▸ Work required: From the line that holds "In this image, would" to the last line of the data, copy everything exactly; leave out all the rest.

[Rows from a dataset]
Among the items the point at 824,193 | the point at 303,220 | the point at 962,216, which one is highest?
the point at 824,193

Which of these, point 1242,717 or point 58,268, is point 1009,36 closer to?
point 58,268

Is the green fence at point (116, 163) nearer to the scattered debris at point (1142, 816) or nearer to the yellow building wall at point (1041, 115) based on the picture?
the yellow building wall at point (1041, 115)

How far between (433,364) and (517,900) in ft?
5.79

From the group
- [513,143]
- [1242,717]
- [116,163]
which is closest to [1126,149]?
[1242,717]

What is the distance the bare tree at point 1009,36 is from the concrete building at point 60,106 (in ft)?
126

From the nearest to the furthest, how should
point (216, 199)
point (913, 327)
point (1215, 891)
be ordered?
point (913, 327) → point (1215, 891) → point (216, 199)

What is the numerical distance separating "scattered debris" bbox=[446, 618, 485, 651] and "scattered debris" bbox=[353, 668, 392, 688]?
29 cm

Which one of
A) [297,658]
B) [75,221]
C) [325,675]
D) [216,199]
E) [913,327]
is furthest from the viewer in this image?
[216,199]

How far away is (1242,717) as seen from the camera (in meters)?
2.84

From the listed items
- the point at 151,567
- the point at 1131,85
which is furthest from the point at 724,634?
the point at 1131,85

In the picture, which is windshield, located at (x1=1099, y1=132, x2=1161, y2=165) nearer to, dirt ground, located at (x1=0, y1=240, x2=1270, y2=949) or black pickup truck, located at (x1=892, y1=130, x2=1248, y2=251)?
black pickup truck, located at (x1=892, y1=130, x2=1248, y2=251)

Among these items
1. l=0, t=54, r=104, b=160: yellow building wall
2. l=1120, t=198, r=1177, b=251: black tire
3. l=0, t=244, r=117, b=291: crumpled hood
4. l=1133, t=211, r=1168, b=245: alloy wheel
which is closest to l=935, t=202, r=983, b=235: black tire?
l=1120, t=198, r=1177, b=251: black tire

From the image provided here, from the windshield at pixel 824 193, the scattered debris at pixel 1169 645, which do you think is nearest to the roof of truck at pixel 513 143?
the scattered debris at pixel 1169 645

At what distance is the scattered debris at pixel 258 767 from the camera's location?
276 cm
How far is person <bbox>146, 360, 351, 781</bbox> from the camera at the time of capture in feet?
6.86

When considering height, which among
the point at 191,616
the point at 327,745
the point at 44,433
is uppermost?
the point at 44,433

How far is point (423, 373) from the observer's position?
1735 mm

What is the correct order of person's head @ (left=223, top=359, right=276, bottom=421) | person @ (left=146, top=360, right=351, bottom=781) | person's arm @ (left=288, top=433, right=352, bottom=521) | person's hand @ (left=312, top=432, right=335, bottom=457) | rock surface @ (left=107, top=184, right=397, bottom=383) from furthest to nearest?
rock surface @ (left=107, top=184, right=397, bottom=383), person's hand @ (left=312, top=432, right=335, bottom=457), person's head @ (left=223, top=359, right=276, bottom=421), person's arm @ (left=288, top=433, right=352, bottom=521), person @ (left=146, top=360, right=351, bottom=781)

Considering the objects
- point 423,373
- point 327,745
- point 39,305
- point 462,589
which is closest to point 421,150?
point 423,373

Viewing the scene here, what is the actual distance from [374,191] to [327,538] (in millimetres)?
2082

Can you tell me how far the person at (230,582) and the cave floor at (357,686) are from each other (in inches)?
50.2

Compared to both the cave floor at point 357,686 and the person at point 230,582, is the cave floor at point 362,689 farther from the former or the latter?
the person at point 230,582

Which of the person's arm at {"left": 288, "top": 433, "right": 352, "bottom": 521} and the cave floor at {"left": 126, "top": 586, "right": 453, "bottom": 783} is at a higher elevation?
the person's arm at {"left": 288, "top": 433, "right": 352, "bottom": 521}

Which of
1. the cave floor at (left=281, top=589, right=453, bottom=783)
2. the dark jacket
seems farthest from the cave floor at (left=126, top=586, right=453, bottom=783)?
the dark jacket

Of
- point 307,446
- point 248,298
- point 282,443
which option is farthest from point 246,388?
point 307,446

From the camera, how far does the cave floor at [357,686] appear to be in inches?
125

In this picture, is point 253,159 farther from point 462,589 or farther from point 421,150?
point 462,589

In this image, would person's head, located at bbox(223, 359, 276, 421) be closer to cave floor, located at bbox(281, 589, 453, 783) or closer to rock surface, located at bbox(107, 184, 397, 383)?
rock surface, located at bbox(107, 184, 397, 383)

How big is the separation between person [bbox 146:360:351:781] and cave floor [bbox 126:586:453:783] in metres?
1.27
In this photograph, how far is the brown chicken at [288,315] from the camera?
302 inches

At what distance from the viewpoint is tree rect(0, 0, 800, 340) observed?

▸ Task output:
In this image, would person's head, located at bbox(223, 359, 276, 421) be closer to cave floor, located at bbox(281, 589, 453, 783) or closer to rock surface, located at bbox(107, 184, 397, 383)?
rock surface, located at bbox(107, 184, 397, 383)

How big is the separation between person [bbox 146:360:351:781] and cave floor [bbox 126:586:453:783] in metres?
1.27
In this photograph, how far is the brown chicken at [288,315] from the camera?
302 inches

At what distance from the viewpoint is tree rect(0, 0, 800, 340) observed?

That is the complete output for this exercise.